* _ACTIVITY_: All pictures are to be dropped, and the remaining data set down exactly.

SUPPLIED DATA section start

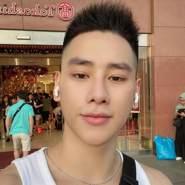 chena03's profile photo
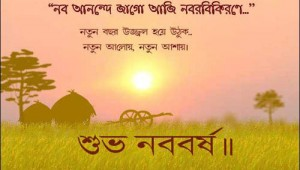 Bangla Shubho Nabo Borsho SMS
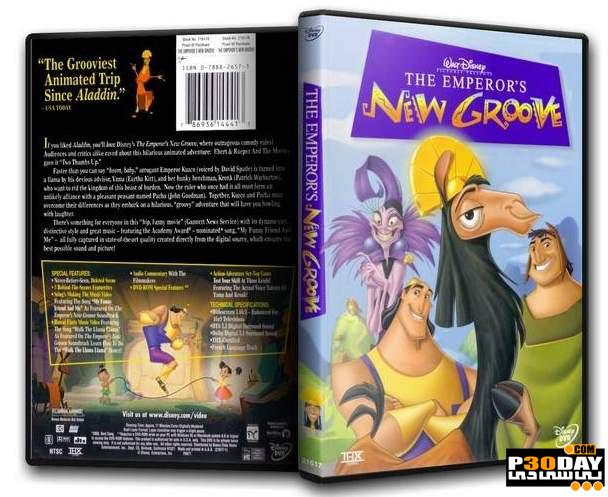 دانلود انیمیشن کمدی The Emperor's New Groove 2000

SUPPLIED DATA section end

* _TASK SOLUTION_:
 chena03's profile photo
 Bangla Shubho Nabo Borsho SMS
 دانلود انیمیشن کمدی The Emperor's New Groove 2000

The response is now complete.